Based on observations of the past year, it appears independent chains are on the march. A few examples: In 2012 B.C.’s Overwaitea built a snazzy new Urban Fare Express inside Vancouver’s Olympic Village. Meanwhile, Longo’s was confident enough in its strategy to open a store (its 25th) in a Toronto neighbourhood that already counted three Loblaw stores, a Sobeys, a Metro and (soon) a Whole Foods within a five-minute drive.

Investors also seemed to pay attention to independents. Early last year, B.C. billionaire Jim Pattison, owner of Overwaitea, invested in the Vancouver Island chain Quality Foods. Later in the year, Farm Boy, the Ottawa independent, secured financing from Boston-based investment firm Berkshire Partners. The money will help Farm Boy add stores across Ontario, and perhaps, eventually Canada.

The health of franchised independents may be another matter. As mentioned, their sales grew just 0.4 per cent and the number of franchised stores dropped by 56.

“It’s clear that in an age where different stores are designed to mean different things to specific population groups, the generic franchise model is being re-examined by franchisors,” John Scott, president of the Canadian Federation of Independent Grocers, says.

“The revision of franchise numbers is an expected strategic move by the savvy franchisors in our industry. Regardless of being a chain or an independent, a store will struggle if it does not stand out in a valued manner to a discerning consumer,” he adds.
━━━
### [Request 1]
In the piece on independent grocers, which firm secured financing for Farm Boy?
### [Request 2]
Please write a continuation of the piece on independent grocers, picking up after its final sentence.

### [Provided material]
━━━
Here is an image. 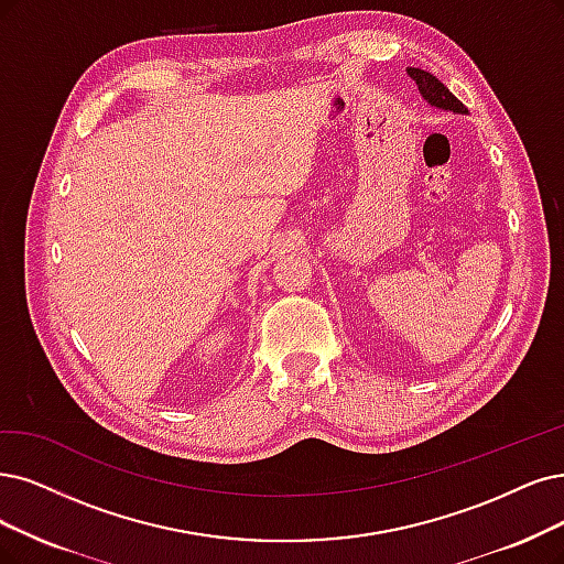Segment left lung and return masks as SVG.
━━━
### [Written response 1]
Berkshire Partners, a Boston-based investment firm.

### [Written response 2]
Sales growth didn’t just depend on the type of format a grocer operated. Location mattered, too. Last year, Alberta was the best place to do business. Sales increased 5.3 per cent–more than twice the pace of any other region in the country. (Ontario was second, with 2.2 per cent growth.)

Quebec, for the first time, recorded a sales decline of 2.5 per cent. Why? One reason may have been that Quebec shoppers finally succumbed to the “Walmart syndrome.” That is, they got tired of paying among the highest prices for groceries in Canada and sought out price deals and discount stores such as Super C, Maxi and, of course, Walmart, whose full-grocery Supercentre format was introduced to the province in mid-2011.

Quebec’s corporate stores took the biggest hit, but either way, it may be time for Quebec’s traditional grocery industry to “take a very close look at their offering and perhaps ‘go to school’ on the successful techniques retailers elsewhere in Canada have used to compete when these price-driven formats appear in the market,” Scott says.

As for the cost of food, Quebecers may not be content with prices, but the reality is neither they, nor the rest of Canada, have much to complain about. Last year the percentage of income spent in food stores by Canadians dropped to 8.2 per cent (from 8.4 per cent) of per-capita disposable income.

Once again, food was a lower cost to Canadians than in almost any other country in the world; good news for consumers, bad for grocers. Meanwhile, the portion of all consumer goods spending in Canada spent in food stores (vs., say, furniture, electronics and clothing) stayed nearly flat, at 9.4 per cent.

So, what’s in store for this year’s grocery sales? Unfortunately, the news is not encouraging.

The pinch on traditional grocers from additional square footage devoted to food will worsen as more Walmarts (37 Supercentres are planned for 2013) and ethnic stores open up. Oh, and don’t forget Target, which is setting up some 124 stores, starting in March, that will have food sections of their own.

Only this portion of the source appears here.